The engineering logic is just cost benefit analysis, to place a to high value on a life means society spends more on health care so there is less to spend elsewhere. Insurance companies do this to some extent today as well.
Of course on screening if insurance stops paying then programs will come back at real cost to do the screenings. For example consider that it seems to take 2 months for medical bills to get paid due to the system, if some screenings are done cash on the barrel head it can be cheaper.
lyle
i suspect the “ethics” would change when it became a common enough choice that most people felt it in their pocketbooks.

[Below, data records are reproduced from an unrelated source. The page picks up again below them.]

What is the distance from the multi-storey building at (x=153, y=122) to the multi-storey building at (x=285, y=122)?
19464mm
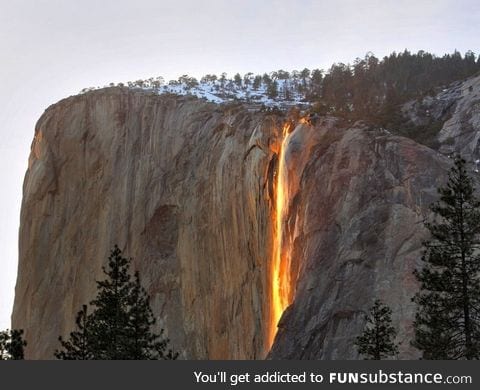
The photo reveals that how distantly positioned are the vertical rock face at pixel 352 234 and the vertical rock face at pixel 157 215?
9298 mm

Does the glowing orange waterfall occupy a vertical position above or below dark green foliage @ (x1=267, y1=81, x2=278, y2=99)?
below

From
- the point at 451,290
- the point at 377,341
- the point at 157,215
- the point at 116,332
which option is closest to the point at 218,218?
the point at 157,215

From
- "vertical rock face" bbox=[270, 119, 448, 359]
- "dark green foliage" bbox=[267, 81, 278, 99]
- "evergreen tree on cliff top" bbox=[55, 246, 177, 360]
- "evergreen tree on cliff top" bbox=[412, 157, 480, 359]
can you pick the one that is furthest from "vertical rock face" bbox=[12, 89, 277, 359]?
"dark green foliage" bbox=[267, 81, 278, 99]

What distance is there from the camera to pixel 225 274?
5434cm

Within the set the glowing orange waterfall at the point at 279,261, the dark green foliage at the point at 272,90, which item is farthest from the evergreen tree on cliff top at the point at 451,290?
the dark green foliage at the point at 272,90

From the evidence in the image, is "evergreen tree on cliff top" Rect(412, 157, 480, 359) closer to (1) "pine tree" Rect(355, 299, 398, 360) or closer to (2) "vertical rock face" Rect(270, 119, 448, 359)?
(1) "pine tree" Rect(355, 299, 398, 360)

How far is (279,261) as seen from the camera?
146 ft

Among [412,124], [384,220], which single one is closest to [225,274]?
[384,220]

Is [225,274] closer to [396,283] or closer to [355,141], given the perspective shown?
[355,141]

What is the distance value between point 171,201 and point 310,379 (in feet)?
142

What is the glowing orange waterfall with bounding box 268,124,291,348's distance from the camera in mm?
41625

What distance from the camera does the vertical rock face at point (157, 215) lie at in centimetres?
5250

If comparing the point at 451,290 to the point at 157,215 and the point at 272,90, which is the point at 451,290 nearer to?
the point at 157,215

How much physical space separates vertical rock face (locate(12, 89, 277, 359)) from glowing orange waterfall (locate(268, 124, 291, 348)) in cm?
177
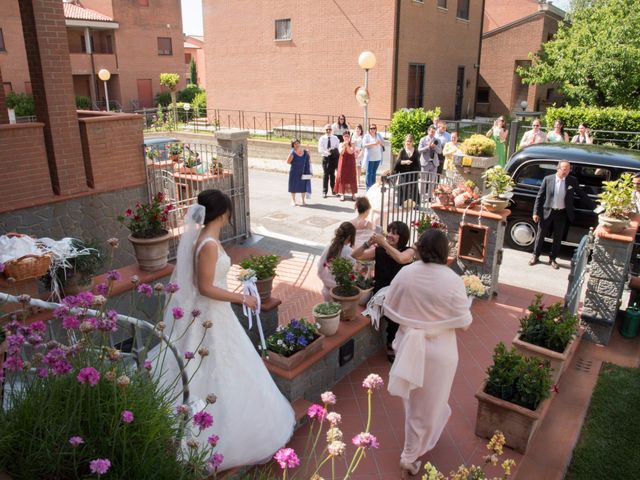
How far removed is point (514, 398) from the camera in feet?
15.8

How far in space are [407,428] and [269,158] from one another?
17942 mm

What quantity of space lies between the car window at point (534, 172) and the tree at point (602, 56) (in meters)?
13.8

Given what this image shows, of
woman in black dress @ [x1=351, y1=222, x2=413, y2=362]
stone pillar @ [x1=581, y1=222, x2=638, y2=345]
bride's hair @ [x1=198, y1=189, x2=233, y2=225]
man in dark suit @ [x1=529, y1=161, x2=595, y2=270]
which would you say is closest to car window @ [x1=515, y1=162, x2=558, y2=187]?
man in dark suit @ [x1=529, y1=161, x2=595, y2=270]

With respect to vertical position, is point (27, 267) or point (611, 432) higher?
point (27, 267)

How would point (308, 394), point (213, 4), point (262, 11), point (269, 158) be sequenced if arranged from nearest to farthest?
point (308, 394)
point (269, 158)
point (262, 11)
point (213, 4)

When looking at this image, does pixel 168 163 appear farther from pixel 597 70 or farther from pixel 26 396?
pixel 597 70

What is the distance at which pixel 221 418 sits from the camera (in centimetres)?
424

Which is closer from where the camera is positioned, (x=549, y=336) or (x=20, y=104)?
(x=549, y=336)

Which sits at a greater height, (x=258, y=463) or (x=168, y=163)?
(x=168, y=163)

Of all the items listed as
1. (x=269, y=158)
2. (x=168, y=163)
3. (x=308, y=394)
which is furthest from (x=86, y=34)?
(x=308, y=394)

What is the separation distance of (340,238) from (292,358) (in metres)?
1.74

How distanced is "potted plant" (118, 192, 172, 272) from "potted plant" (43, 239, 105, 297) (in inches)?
36.4

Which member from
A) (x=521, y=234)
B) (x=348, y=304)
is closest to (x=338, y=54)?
(x=521, y=234)

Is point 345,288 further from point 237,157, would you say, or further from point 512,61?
point 512,61
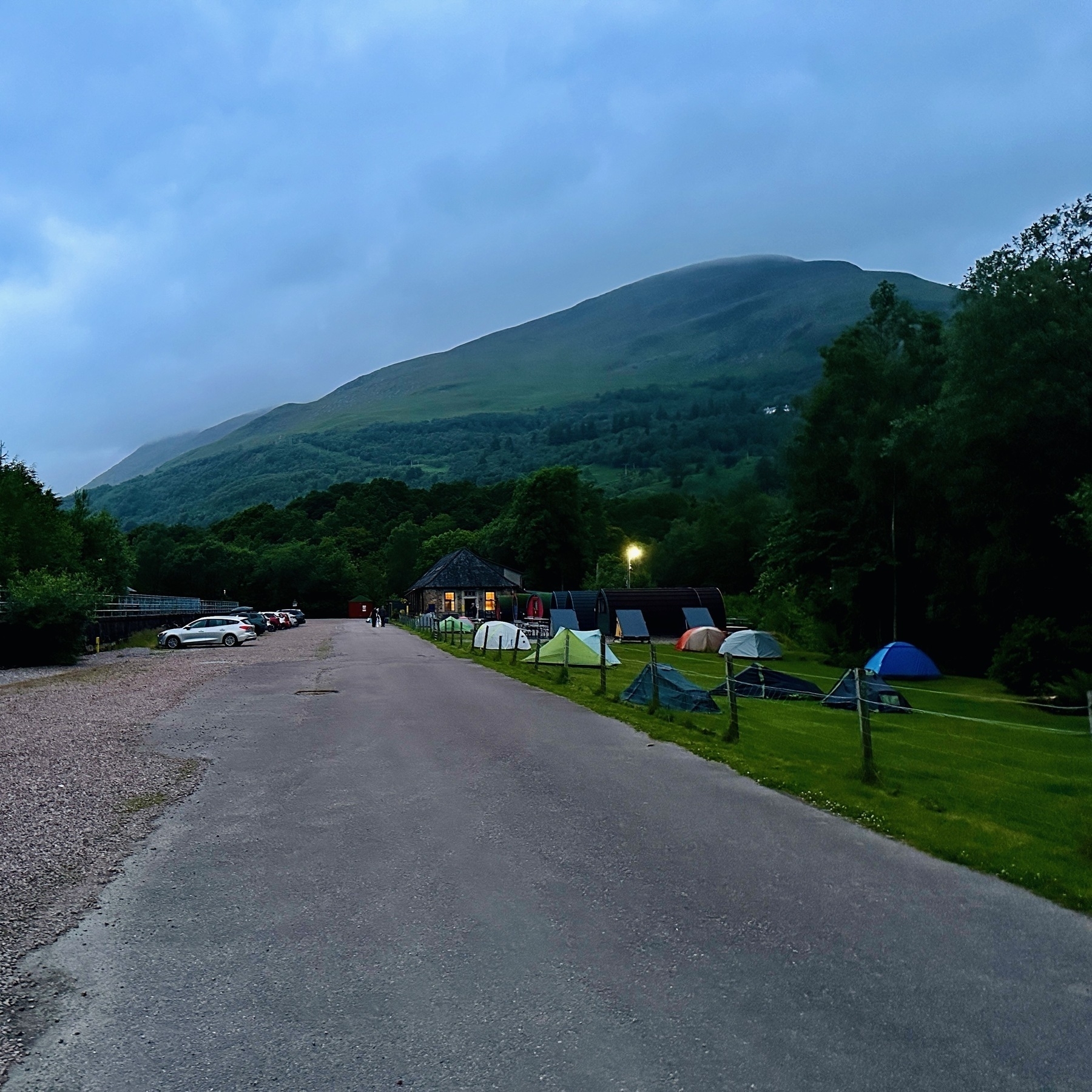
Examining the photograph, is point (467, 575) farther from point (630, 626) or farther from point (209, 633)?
point (209, 633)

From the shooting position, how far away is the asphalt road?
3.96 m

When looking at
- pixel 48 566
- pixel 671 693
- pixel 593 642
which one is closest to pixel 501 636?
pixel 593 642

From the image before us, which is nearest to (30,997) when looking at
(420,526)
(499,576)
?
(499,576)

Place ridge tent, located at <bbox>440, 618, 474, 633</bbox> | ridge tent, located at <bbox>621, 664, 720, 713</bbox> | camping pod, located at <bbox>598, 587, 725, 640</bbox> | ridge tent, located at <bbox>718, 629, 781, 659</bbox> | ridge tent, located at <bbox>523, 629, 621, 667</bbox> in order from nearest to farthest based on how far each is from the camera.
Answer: ridge tent, located at <bbox>621, 664, 720, 713</bbox>, ridge tent, located at <bbox>523, 629, 621, 667</bbox>, ridge tent, located at <bbox>718, 629, 781, 659</bbox>, camping pod, located at <bbox>598, 587, 725, 640</bbox>, ridge tent, located at <bbox>440, 618, 474, 633</bbox>

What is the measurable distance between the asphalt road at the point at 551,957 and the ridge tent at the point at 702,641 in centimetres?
3519

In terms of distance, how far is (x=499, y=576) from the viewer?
100562 mm

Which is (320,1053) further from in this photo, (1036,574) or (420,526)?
(420,526)

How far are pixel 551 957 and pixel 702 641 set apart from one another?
40.3m

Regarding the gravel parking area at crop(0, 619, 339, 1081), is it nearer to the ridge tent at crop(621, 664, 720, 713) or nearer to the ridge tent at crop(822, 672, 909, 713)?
the ridge tent at crop(621, 664, 720, 713)

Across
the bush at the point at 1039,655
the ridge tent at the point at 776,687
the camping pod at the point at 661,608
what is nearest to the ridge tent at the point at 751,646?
the bush at the point at 1039,655

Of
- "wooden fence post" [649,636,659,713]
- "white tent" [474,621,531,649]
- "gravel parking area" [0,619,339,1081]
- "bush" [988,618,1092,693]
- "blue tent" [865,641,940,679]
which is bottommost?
"blue tent" [865,641,940,679]

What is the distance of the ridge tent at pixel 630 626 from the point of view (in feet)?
167

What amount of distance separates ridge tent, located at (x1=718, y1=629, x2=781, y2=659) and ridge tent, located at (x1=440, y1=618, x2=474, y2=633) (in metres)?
18.7

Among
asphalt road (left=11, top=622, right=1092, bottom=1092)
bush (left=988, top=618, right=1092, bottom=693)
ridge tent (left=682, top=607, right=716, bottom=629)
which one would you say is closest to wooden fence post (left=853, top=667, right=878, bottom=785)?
asphalt road (left=11, top=622, right=1092, bottom=1092)
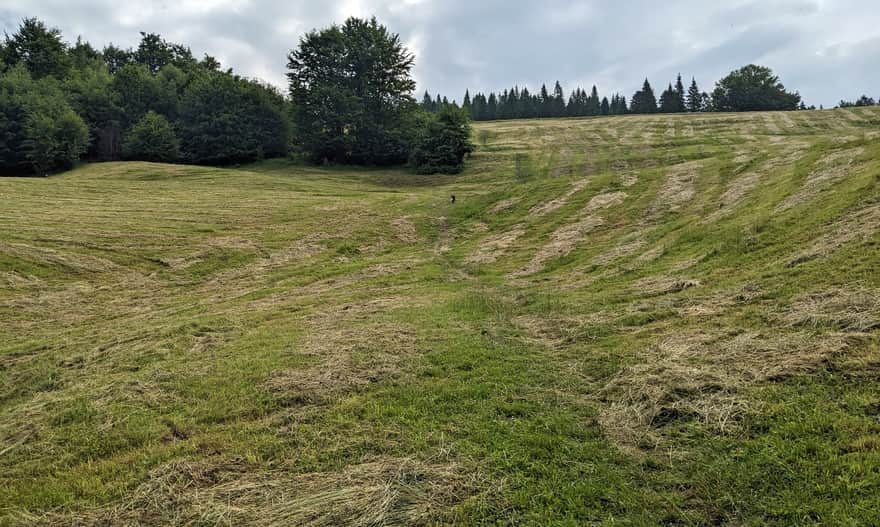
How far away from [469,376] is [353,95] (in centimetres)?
6246

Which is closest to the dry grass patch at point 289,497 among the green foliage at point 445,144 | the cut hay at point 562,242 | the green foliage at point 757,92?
the cut hay at point 562,242

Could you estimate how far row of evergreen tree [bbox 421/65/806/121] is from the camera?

i don’t understand your example about the mamogram. the insurance company (US) may not want to pay for routine mamograms, but i cannot imagine an insurance policy that would refuse to pay for cancer treatment discovered by an exam the customer pays for out of pocket. not that a private company wouldn’t want to deny coverage, but that no sane person would buy such a policy.
i imagine that in the two months for 200,000 dollar case, you could buy an insurance plan “with” or a plan “without”. or the government plan would be “without” and you could buy extra coverage “with.”
the problem would come when all the peole who paid for “without” realized they had made a mistake.
then they’d want ‘welfare’ to cover it. and there’s be a huge outcry in the newspapers.
Perhaps I was unclear I meant what you said more clearly if a screening detected a problem the insurance would pay for the treatment.
I think we need high volume mammogram and MRI factories running 24X7 so we most effectively amortize the capital cost of pricey medical testing equipment. Then someone needs to be a specialist in interpreting the results, but I believe that if you build it they will come. At least in this case.
I also use a money saving technique with more routine blood tests. There are labs nationwide where you can walk in and order blood work, ranging from $60 for a normal battery of tests up to to $200 for the deluxe package. Then you can learn to read the test results yourself, or take them into your doctor if you want. This keeps doctors, clinics and hospitals from charging off all their ridiculous overhead onto tests they order from the same place on my behalf.